_Your objective_. Name every organization or institution mentioned in the forum post about the Baltimore landlord.
───── Page ─────
# Landlord, Compliance & Unaccredited Workers



## sage (Apr 29, 2007)

In a case pursued by the Maryland Department of the Environment, a Baltimore landlord was ordered to report to jail last week after he failed to bring all of his properties into compliance with the state’s lead-paint laws.
The landlord, Cephus Murrell, was ordered jailed for contempt of court, the Department of the Environment reported. He was to be detained until he brings the properties into compliance with lead laws or pays to relocate tenants of those properties, Baltimore Circuit Judge W. Michel Pierson ruled during a hearing Wednesday, Dec. 15. The judge ordered Murrell to report to the Baltimore City Detention Center at 9 a.m. Dec. 17. 
A spokesman for the Department of the Environment said Monday he had no additional information on the case, and was not aware whether Murrell had reported to jail.
State officials said Murrell has failed to meet a series of agreed-upon deadlines going back to February 2006 to obtain lead-risk reduction inspection certificates for all of his properties. Lead-risk reduction inspections “are a critical part of Maryland’s very successful fight against childhood lead poisoning,” the Department of the Environment said. “Since 1993, we have reduced childhood lead poisoning by nearly 98%”
Inspections are needed to identify lead contamination and ensure that properties are properly restored, the department said.
The Department of the Environment (MDE) filed a civil case in November 2006 against defendants Murrell and C. Murrell Business Consultants in Baltimore Circuit Court. In 2009, MDE filed a petition to have the defendants found in contempt for failing to meet the terms of an amended consent decree designed to settle the case.
───── Provided information ─────
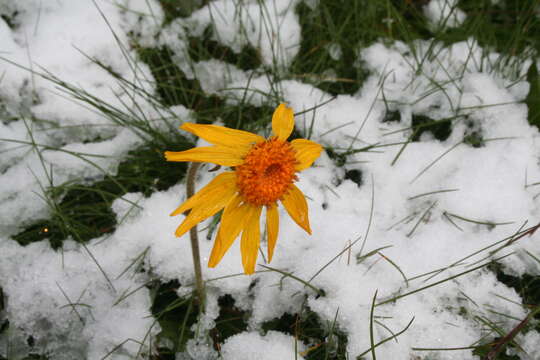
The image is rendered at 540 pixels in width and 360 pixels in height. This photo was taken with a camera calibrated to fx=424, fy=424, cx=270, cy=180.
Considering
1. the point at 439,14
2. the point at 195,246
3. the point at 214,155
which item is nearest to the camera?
the point at 214,155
─────
_Written answer_.
- Maryland Department of the Environment (MDE)
- Baltimore City Detention Center
- C. Murrell Business Consultants
- Baltimore Circuit Court